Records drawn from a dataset
┄┄┄┄┄┄┄┄┄┄

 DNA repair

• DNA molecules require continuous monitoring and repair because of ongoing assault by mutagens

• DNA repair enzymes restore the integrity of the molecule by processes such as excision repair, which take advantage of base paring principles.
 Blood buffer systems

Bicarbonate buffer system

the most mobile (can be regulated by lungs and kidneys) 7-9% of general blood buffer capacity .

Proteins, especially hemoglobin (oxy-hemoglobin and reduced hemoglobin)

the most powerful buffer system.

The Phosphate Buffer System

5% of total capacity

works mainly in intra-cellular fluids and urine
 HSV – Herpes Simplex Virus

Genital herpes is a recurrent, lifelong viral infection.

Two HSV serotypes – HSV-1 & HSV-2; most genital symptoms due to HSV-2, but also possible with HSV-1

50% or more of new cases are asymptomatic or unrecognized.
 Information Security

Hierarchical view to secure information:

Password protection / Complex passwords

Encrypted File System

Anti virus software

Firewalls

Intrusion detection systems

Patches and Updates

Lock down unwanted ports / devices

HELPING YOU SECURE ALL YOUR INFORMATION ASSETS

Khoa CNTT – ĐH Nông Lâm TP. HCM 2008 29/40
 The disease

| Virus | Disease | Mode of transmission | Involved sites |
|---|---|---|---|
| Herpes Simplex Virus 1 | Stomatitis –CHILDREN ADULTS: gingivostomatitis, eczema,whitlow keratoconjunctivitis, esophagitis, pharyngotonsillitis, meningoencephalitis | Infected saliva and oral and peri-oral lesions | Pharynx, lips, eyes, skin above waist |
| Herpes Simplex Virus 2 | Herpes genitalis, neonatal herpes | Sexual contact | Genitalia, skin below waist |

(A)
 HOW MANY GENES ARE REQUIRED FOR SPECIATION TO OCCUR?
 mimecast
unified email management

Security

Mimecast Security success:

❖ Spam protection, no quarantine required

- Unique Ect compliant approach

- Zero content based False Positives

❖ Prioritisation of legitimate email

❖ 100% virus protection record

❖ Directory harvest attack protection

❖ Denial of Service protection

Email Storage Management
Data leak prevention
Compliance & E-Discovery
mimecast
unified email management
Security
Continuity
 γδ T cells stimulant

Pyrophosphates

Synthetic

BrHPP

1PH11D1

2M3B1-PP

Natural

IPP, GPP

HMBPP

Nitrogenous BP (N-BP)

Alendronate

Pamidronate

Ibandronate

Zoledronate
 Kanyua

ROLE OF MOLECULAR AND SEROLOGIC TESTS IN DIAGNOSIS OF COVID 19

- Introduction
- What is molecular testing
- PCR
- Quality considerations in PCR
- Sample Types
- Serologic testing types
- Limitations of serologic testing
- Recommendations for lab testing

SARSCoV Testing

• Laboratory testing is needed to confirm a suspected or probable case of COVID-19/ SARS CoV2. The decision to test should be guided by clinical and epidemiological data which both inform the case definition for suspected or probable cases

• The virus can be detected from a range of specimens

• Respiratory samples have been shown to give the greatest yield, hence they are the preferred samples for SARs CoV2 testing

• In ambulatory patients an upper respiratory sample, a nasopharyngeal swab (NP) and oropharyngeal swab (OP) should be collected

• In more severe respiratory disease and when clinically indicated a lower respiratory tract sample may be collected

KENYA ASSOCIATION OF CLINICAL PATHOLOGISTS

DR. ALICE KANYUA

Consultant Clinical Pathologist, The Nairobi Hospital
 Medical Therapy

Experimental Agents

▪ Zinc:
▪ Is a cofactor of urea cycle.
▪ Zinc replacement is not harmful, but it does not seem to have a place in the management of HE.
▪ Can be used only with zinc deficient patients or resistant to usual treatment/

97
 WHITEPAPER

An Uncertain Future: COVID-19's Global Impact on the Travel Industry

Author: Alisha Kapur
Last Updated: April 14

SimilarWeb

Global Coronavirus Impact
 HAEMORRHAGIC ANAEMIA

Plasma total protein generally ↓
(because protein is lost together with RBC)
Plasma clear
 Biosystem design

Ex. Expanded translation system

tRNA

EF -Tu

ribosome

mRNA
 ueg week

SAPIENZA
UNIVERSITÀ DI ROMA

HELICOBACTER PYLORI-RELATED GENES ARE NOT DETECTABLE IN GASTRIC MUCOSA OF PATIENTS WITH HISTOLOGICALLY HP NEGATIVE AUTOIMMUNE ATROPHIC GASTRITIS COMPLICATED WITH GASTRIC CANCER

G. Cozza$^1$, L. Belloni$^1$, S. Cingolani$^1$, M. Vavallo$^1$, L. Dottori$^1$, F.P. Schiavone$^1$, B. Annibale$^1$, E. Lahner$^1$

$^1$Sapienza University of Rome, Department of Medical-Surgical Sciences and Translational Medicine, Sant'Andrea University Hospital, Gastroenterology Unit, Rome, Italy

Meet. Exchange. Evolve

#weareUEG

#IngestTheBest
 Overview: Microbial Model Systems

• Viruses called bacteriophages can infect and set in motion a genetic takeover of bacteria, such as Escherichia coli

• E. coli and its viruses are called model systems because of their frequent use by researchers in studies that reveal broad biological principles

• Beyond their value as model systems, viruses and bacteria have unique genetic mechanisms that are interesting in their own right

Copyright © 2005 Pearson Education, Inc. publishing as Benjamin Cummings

┄┄┄┄┄┄┄┄┄┄

Problem description: Check each line in the records above for the word "Impact". Return those that have it.

Response to this task:
An Uncertain Future: COVID-19's Global Impact on the Travel Industry
Global Coronavirus Impact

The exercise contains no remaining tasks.